In the past several months, that early trickle of results has turned into a flood. In the 4 January issue of Nature, for example, two independent teams, one led by Dick and the other by Ruggero De Maria of the Istituto Superiore di Sanità in Rome, reported the discovery of cancer stem cells in colon cancer, and others have reported finding them in cancers of the prostate, lung, pancreas, head and neck, and the deadly skin cancer melanoma. “Cancer stem cell research has gone from an interesting sidelight to mainstream in a very short time,” Jordan says.
What's more, cancer stem cells display an array of traits that aid in their proposed role of driving and maintaining cancer growth. For example, Jeremy Rich's team at Duke University in Durham, North Carolina, looked at their ability to resist radiation.
In one key set of experiments, these researchers transplanted cells obtained from human glioblastomas, which are highly malignant brain tumors, into mice and then subjected the animals to radiation doses similar to those used to treat human patients. Other than surgery, Rich says, “radiation therapy is the most effective [treatment] for brain tumors, but it is rarely curative.”

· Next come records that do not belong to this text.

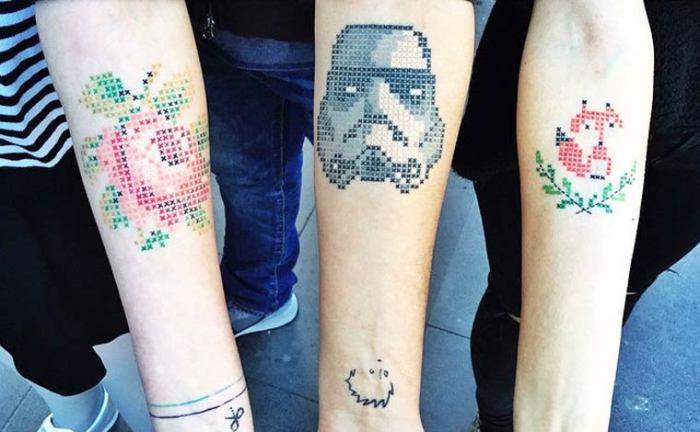 Турецкий мастер нательных рисунков делает татуировки, напоминающие вышивку крестиком.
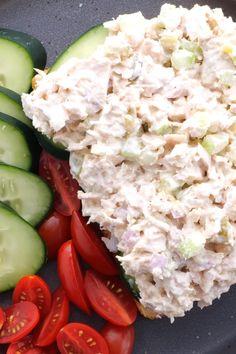 Healthy Tuna Recipes, Diet Salad Recipes, Healthy Tuna Salad, Salad With Tuna, Greek Yogurt Tuna Salad, Easy Tuna Salad, Quick Lunch Recipes, Easy Clean Eating Recipes, Wrap Recipes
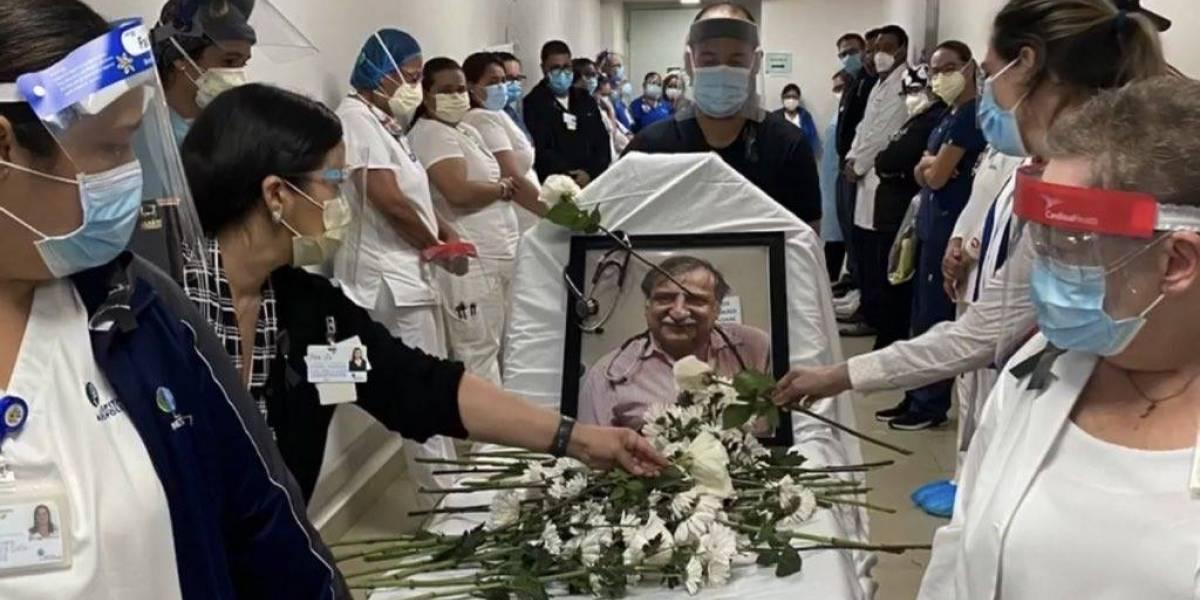 Hacen último recorrido simbólico de doctor que murió de Covid-19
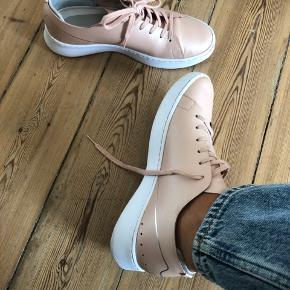 Fede LACOSTE sneakers. Overfladen på skoen er nem at tørre af, og de er derfor super gode til hverdagsbrug 😊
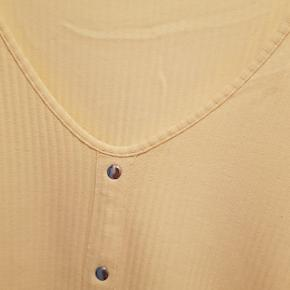 Gul T-shirts i 95% bomuld  Kan ikke knappes op foran.  Størrelse M - 46/48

The transplantation results, which appeared in the 7 December 2006 issue of Nature, suggest an explanation. In irradiated tumors, the proportion of cancer stem cells went up from about 2% to about 8%, as indicated by the number bearing the protein CD133, a marker for brain cancer stem cells. This shows that those cells survived the radiation whereas other tumor cells succumbed.
The stem cells overcame the radiation, further analysis suggested, because they repair the DNA damage it induces more effectively than nonstem cancer cells do. “I thought that was a great paper,” says Clarke, who's now at Stanford University in Palo Alto, California. “It provided experimental evidence for what we've all been predicting.”
A second way that cancer stem cells may pose a threat is by stimulating angiogenesis, the formation of new blood vessels that support tumor growth. For example, the Duke team recently found that glioma stem cells in culture produce much more of the angiogenesis-promoting protein VEGF than do other glioma cells.
The VEGF discovery suggests that one current drug may be a prototype of therapies that target cancer stem cells. Bevacizumab (Avastin) is an antibody designed to block VEGF action that is already used for cancer therapy. And when the Duke team transplanted human glioma stem cells into mice and treated the animals with the antibody, “the tumors from cancer stem cells shrank dramatically,” Rich says. “It looks like bevacizumab is a kind of anticancer-stem cell therapy.”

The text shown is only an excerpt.